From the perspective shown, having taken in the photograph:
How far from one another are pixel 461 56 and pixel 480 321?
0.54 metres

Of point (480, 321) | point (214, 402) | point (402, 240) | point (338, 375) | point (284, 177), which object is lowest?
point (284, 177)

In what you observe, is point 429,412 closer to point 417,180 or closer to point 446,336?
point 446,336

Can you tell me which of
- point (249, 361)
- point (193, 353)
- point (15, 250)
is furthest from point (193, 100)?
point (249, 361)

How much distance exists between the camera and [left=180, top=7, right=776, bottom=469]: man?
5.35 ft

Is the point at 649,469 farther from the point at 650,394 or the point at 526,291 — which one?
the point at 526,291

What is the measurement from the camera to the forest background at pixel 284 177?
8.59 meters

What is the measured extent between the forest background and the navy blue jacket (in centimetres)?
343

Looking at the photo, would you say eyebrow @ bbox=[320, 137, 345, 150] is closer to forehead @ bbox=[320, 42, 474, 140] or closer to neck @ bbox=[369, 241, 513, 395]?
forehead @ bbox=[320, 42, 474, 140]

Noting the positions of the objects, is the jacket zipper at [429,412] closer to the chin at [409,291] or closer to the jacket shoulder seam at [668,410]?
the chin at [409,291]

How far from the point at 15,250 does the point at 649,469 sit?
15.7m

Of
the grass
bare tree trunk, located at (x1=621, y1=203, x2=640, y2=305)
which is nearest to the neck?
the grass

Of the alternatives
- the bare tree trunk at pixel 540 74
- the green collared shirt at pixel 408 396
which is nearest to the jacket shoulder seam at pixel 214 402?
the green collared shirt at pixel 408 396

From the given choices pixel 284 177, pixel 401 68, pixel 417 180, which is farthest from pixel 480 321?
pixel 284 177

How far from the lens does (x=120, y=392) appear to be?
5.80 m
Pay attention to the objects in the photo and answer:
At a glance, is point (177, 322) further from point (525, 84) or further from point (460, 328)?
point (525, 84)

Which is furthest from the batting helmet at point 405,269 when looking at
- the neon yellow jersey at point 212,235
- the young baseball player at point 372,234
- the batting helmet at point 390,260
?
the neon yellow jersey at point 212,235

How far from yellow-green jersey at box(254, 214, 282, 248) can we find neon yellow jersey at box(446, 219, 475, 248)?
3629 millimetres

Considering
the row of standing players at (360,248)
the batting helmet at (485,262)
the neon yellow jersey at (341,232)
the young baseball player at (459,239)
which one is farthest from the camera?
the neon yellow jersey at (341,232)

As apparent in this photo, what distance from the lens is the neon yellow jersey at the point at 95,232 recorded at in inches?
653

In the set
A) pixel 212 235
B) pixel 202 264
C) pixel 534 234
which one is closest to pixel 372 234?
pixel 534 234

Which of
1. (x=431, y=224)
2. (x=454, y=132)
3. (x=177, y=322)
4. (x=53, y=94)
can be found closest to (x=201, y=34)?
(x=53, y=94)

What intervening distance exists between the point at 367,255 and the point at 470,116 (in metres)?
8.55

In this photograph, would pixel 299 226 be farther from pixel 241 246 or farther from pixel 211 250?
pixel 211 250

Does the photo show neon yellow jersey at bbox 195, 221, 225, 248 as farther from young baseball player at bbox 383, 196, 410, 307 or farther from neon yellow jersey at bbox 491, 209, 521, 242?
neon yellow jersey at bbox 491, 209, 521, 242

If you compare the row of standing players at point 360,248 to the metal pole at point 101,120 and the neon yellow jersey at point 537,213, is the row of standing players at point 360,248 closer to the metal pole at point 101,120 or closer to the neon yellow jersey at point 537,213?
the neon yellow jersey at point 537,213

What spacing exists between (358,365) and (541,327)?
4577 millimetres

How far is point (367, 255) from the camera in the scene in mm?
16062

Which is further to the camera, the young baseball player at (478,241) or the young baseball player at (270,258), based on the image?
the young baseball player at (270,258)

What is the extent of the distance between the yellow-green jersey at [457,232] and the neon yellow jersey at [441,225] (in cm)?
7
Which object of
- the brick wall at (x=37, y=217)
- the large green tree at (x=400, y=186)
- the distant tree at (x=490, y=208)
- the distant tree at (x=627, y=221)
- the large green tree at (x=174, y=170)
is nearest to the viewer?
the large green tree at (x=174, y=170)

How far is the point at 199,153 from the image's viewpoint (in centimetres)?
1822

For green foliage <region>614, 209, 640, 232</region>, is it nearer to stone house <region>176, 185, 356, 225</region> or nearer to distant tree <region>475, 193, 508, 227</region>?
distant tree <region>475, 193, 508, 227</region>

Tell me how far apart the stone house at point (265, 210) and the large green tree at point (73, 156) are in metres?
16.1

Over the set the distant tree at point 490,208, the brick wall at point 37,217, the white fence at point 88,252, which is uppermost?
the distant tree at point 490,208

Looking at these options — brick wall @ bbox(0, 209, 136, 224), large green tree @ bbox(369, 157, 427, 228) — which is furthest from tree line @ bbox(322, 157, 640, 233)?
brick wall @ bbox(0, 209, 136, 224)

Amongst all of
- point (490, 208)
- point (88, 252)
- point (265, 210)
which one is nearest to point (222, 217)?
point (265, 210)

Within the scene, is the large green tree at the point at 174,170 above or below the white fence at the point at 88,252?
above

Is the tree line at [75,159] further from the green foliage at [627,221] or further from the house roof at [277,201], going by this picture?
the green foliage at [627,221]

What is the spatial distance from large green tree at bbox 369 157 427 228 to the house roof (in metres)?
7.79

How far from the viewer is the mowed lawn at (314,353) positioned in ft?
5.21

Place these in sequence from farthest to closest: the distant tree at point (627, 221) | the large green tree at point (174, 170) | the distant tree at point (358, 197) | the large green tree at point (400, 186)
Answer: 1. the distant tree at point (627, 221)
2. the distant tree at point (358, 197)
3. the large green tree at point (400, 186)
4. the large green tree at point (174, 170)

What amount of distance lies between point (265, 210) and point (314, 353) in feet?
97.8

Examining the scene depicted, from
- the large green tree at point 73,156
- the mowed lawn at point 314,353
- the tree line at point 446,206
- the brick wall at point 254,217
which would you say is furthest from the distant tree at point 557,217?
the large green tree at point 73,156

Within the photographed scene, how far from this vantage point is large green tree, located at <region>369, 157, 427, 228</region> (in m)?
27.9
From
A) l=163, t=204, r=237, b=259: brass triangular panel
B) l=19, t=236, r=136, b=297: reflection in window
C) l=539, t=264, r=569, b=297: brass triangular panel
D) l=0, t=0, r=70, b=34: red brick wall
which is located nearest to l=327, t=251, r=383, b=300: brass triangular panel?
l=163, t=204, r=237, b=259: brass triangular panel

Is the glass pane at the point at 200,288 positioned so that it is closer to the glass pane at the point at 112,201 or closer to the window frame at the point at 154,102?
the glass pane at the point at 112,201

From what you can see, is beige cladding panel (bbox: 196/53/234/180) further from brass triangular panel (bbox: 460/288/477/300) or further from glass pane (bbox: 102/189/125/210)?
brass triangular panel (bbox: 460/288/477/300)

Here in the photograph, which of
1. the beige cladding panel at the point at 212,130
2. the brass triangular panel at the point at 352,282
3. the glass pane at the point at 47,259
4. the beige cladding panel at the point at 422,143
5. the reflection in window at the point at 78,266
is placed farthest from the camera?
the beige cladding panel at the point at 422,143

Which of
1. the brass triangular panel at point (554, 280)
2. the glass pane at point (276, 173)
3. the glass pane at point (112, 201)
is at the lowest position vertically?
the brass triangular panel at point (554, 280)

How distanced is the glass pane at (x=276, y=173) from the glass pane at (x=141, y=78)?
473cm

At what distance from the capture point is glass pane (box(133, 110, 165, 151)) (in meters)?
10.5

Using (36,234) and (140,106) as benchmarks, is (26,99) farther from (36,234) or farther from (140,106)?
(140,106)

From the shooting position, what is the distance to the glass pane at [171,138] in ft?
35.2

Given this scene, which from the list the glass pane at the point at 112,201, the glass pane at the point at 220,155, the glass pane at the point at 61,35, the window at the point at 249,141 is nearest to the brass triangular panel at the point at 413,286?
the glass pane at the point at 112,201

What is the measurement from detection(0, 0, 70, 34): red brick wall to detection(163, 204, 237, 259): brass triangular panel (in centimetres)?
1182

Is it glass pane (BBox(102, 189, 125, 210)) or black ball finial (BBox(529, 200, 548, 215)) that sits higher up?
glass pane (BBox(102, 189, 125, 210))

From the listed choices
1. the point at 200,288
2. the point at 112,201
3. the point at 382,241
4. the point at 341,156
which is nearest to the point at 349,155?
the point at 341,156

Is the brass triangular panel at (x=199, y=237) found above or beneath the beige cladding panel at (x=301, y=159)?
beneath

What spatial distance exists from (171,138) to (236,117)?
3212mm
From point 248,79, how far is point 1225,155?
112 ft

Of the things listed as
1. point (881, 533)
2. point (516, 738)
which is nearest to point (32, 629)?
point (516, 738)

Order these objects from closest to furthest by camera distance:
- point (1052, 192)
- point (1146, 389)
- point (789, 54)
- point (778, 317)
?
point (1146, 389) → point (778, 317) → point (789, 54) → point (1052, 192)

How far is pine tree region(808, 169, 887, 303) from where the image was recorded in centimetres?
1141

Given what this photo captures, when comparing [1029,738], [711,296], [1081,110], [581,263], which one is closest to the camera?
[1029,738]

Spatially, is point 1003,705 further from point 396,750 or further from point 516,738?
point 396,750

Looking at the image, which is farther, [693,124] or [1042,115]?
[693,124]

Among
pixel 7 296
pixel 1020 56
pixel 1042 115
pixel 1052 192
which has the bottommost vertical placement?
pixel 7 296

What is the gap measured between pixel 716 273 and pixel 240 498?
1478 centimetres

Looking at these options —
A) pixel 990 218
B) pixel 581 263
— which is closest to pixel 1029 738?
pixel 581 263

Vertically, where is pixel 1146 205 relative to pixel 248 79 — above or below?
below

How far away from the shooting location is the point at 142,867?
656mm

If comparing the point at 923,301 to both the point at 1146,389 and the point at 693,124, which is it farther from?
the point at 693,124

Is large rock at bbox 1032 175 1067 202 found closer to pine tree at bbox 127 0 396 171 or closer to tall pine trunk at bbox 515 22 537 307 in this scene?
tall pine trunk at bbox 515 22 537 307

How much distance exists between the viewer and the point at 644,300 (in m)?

####################

Exercise prompt: Switch "nearest" to "closest" in the part of the material that opens with the line containing "Of the things listed as" and closes with the line containing "1478 centimetres", and give only those lines with nothing else altered.

Task output:
Of the things listed as
1. point (881, 533)
2. point (516, 738)
which is closest to point (32, 629)?
point (516, 738)

Order these objects from closest to furthest by camera distance:
- point (1052, 192)
- point (1146, 389)
- point (789, 54)
- point (778, 317)
?
point (1146, 389) → point (778, 317) → point (789, 54) → point (1052, 192)

How far is pine tree region(808, 169, 887, 303) from where the image was recorded in centimetres?
1141

Given what this photo captures, when comparing [1029,738], [711,296], [1081,110], [581,263], which one is closest to the camera?
[1029,738]

Spatially, is point 1003,705 further from point 396,750 or further from point 516,738?
point 396,750

Looking at the image, which is farther, [693,124] or [1042,115]?
[693,124]

Among
pixel 7 296
pixel 1020 56
pixel 1042 115
pixel 1052 192
which has the bottommost vertical placement?
pixel 7 296

What is the gap measured between pixel 716 273 and pixel 240 498?
1478 centimetres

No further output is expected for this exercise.